#### [Recorded data]
---------------

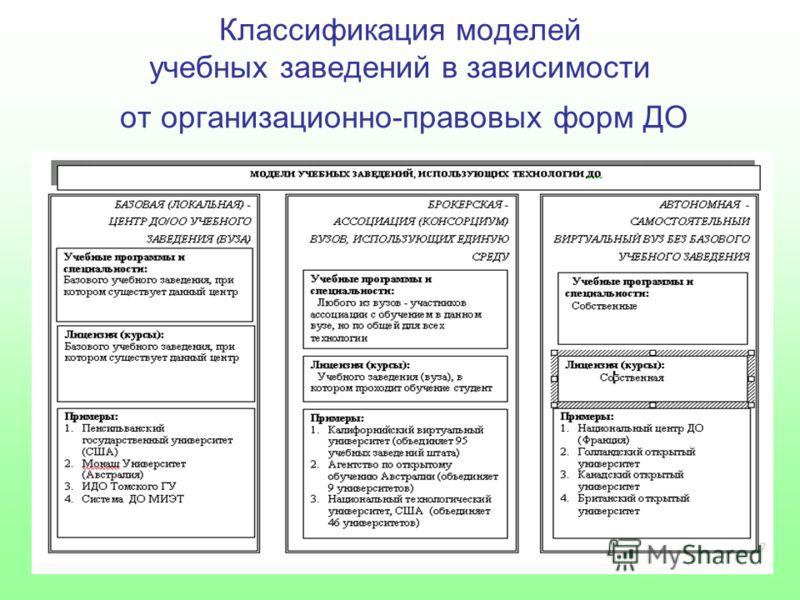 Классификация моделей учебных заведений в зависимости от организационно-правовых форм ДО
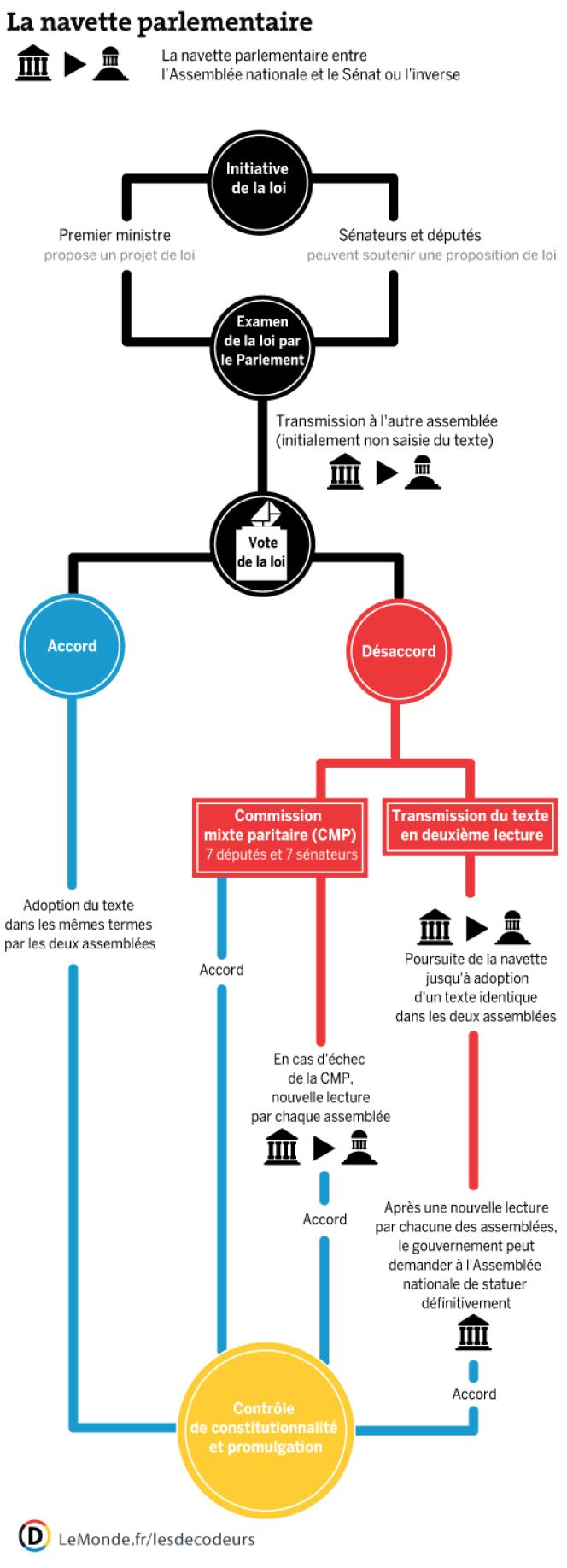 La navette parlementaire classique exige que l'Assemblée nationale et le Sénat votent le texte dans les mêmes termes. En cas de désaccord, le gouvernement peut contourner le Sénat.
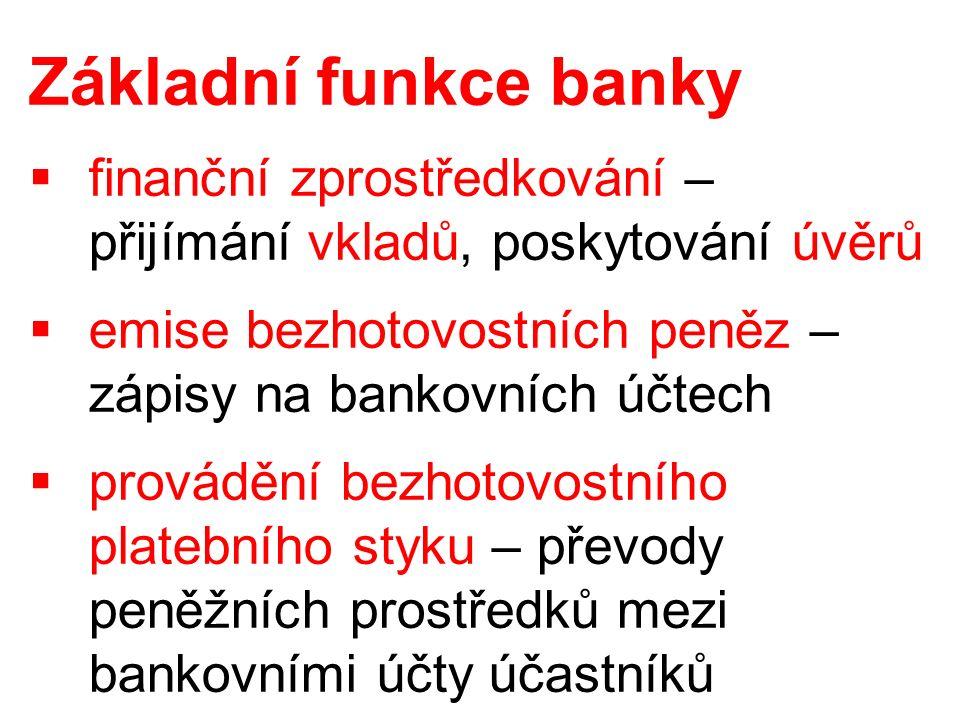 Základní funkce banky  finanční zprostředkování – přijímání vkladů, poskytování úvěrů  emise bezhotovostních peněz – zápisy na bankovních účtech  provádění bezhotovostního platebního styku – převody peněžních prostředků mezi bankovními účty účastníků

---------------

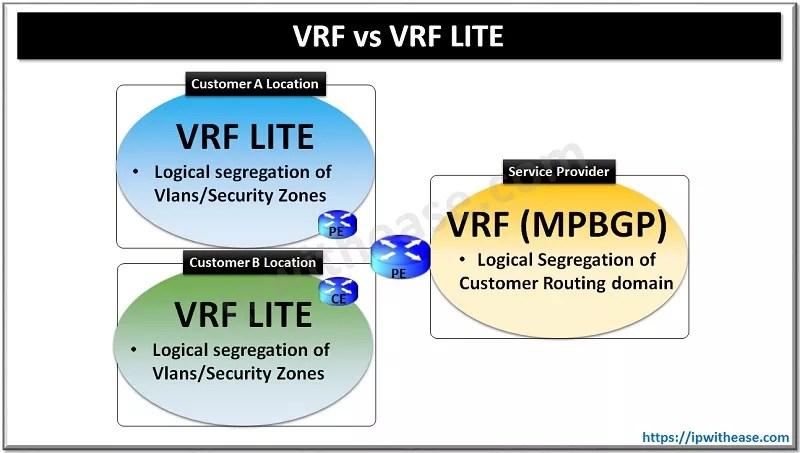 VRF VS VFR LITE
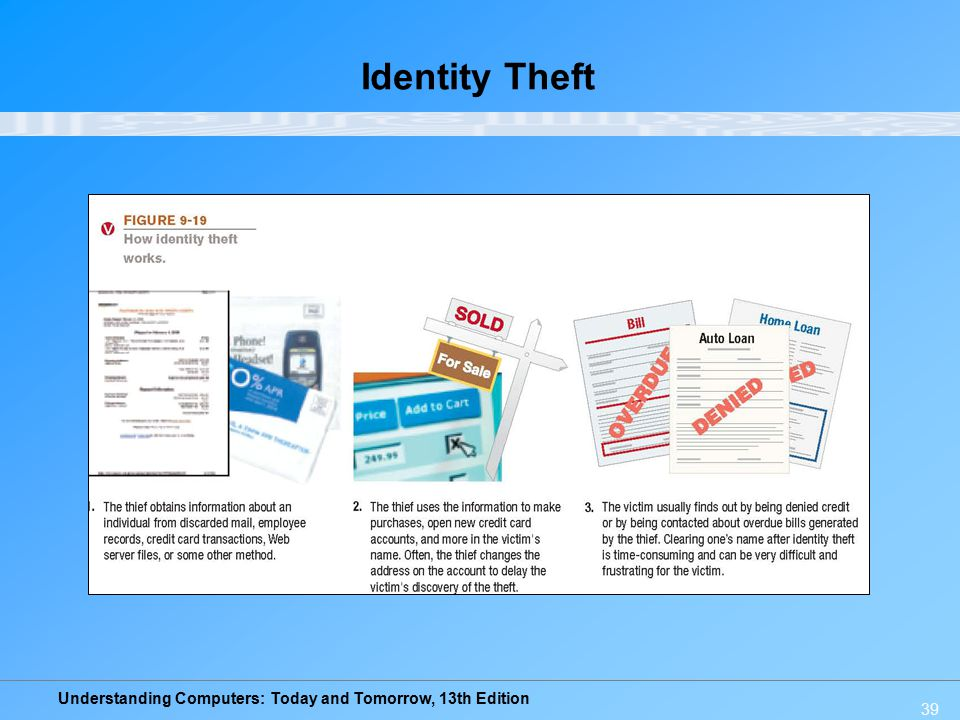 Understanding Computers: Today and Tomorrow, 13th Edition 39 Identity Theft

---------------

#### [Task objective]
Copy nothing but the lines above from the one with "Классификация моделей учебных" to the one with "Základní funkce banky", inclusive, word for word. Leave every picture out.

#### [Task output]
 Классификация моделей учебных заведений в зависимости от организационно-правовых форм ДО
 La navette parlementaire classique exige que l'Assemblée nationale et le Sénat votent le texte dans les mêmes termes. En cas de désaccord, le gouvernement peut contourner le Sénat.
 Základní funkce banky  finanční zprostředkování – přijímání vkladů, poskytování úvěrů  emise bezhotovostních peněz – zápisy na bankovních účtech  provádění bezhotovostního platebního styku – převody peněžních prostředků mezi bankovními účty účastníků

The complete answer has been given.